Thankfully, it hasn’t changed the heart of the game. You stand or fall on your own merits. The professionals don’t get paid unless they play well. One can even play on many of same golf courses they do. In fact, this week’s site is available to the public the other 51 weeks out of the year.
A significant number of golf’s 30 million players around the country (professional and amateur) are what we call “purists.” those who keep the game’s origins in the forefront.
This is not necessarily an old-fashioned point of view. Styles of apparel can change, golf courses will be updated or renovated, and improvements will be made in equipment, but the desire to find the best player is timeless.
Toward that end, each year the United States Golf Association (USGA) hosts an event to find golf’s best player, no matter their name or background. It is known as the United States Open Championship and it is truly that; open. Virtually any legitimate player, from anywhere, professional or amateur, rich or poor, can attempt to qualify and play in this Open Championship.
With records going to back to the 16th century and rules (needed for competition) developed in the 18th century, these open championships have been held for nearly 150 years.
Today, the USGA, committed to amateur golf, continues to provide this platform, our national championship. As a reminder from last week, professionals and amateurs alike may enter a local qualifying. Those who play well move on to a regional qualifier where only the top players will earn their spot to compete in the championship, which started Thursday at Erin Hills Golf Course in Erin, Wisconsin.

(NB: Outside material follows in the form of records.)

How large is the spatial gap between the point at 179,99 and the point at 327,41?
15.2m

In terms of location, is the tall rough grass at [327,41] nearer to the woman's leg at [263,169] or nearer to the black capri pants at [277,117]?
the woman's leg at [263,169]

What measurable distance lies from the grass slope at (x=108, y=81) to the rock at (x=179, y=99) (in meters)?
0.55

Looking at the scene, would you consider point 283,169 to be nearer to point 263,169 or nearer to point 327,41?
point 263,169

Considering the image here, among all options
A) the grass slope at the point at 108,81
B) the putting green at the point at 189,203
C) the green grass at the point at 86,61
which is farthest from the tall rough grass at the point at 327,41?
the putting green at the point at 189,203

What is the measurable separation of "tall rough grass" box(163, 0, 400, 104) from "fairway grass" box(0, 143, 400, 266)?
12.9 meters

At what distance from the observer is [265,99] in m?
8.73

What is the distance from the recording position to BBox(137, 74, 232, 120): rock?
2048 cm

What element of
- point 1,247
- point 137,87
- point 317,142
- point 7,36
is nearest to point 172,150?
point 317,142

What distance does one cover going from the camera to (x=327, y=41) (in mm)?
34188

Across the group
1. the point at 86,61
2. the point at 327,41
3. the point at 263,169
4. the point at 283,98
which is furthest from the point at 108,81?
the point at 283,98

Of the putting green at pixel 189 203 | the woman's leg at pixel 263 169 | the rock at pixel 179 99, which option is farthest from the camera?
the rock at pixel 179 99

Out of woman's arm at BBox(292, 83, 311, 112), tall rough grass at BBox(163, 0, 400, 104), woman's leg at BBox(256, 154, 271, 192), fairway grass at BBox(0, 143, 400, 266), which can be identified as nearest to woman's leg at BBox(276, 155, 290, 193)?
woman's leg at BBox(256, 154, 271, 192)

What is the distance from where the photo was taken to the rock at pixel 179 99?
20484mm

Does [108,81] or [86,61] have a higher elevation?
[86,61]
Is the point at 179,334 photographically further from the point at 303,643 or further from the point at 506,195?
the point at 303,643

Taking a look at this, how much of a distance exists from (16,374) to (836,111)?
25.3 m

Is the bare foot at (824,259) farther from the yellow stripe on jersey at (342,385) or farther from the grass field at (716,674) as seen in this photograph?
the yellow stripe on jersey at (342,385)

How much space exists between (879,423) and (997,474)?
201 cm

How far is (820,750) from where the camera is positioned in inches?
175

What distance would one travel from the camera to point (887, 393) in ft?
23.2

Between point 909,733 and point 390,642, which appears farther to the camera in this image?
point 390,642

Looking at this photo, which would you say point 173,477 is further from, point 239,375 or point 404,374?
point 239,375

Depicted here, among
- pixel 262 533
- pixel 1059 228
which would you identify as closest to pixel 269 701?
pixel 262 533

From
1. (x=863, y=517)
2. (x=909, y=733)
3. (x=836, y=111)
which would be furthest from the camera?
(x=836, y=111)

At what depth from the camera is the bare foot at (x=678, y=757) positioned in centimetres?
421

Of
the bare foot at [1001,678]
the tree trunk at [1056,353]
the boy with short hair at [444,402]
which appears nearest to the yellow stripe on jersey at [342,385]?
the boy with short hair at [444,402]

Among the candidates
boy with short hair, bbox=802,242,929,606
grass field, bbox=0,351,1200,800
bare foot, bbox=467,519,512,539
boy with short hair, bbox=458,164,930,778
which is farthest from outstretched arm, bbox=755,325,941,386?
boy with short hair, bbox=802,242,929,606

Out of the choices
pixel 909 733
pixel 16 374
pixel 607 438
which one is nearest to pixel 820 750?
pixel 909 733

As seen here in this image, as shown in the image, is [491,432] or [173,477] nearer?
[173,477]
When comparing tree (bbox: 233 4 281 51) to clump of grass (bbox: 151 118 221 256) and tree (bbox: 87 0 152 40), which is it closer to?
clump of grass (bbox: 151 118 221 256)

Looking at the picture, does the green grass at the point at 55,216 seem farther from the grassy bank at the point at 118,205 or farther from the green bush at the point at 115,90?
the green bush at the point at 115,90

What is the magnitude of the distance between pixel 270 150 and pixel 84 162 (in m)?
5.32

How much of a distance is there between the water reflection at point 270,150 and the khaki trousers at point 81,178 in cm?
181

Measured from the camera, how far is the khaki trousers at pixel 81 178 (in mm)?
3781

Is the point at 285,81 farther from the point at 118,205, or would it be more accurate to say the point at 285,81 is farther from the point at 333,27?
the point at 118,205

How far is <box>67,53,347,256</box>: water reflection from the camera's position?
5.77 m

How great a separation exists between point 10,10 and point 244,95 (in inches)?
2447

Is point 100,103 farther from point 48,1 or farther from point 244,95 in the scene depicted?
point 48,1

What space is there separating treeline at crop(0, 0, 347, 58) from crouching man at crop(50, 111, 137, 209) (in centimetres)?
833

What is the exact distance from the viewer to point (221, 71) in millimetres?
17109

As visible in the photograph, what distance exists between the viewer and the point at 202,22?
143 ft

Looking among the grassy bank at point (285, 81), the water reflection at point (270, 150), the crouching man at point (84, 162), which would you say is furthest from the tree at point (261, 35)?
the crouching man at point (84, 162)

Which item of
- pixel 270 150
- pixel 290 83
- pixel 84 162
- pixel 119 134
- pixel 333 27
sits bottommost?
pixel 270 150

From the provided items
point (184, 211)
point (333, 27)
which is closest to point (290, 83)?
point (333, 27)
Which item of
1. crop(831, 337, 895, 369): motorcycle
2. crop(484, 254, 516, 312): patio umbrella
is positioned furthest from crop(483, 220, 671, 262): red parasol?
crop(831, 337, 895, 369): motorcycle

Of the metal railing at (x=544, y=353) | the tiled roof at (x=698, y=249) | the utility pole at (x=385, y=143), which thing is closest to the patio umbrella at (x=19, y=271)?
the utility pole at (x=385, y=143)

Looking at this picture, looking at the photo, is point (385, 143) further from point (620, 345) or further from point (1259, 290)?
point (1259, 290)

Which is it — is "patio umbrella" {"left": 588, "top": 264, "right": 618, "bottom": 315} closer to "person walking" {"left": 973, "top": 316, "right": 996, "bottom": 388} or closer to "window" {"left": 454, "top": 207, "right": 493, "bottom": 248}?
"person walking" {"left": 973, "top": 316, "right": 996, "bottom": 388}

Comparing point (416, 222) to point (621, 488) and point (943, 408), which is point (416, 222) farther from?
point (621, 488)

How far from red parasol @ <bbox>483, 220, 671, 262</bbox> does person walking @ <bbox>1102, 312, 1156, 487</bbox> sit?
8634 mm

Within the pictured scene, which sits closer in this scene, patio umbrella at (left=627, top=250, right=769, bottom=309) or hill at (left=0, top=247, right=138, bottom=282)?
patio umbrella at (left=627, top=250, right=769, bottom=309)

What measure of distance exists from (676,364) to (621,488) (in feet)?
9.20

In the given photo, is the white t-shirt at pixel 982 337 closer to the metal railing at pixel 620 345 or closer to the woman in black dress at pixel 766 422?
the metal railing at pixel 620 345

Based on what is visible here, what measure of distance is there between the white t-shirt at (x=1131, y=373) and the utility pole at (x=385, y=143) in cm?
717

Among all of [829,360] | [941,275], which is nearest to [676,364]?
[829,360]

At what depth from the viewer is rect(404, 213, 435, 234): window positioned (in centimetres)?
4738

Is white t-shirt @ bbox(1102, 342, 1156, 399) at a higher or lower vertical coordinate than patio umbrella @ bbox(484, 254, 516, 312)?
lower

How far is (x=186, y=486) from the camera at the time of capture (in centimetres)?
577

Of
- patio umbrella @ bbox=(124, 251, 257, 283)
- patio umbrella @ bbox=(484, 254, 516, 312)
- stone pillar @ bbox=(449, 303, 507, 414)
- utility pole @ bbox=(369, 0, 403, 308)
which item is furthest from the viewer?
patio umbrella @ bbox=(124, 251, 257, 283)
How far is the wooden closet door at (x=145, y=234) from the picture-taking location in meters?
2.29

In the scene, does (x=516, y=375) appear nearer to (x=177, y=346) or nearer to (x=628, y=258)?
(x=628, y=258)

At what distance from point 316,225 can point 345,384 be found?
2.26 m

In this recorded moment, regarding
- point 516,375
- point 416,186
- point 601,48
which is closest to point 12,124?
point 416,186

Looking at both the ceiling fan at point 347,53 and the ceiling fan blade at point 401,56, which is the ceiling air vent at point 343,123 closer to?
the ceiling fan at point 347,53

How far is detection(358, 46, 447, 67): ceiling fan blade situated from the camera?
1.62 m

The U.S. Open Championship is available to all comers, staying true to our traditions and rewarding those who can rise to the occasion. Of the thousands who filled out their entry form and teed it up in local qualifying, only a few dozen of these earned a starting time amongst the tour’s proven players.
As you will see on your television screen this weekend (on FS1 and Fox), a U.S. Open golf course is not for the faint of heart. Some time ago, one participant expressed is dissatisfaction that the USGA was “trying to embarrass the best players in the world.”
The memorable response from the USGA’s, Sandy Tatum, “We’re not trying to embarrass the best players in the world. We’re trying to identify them.”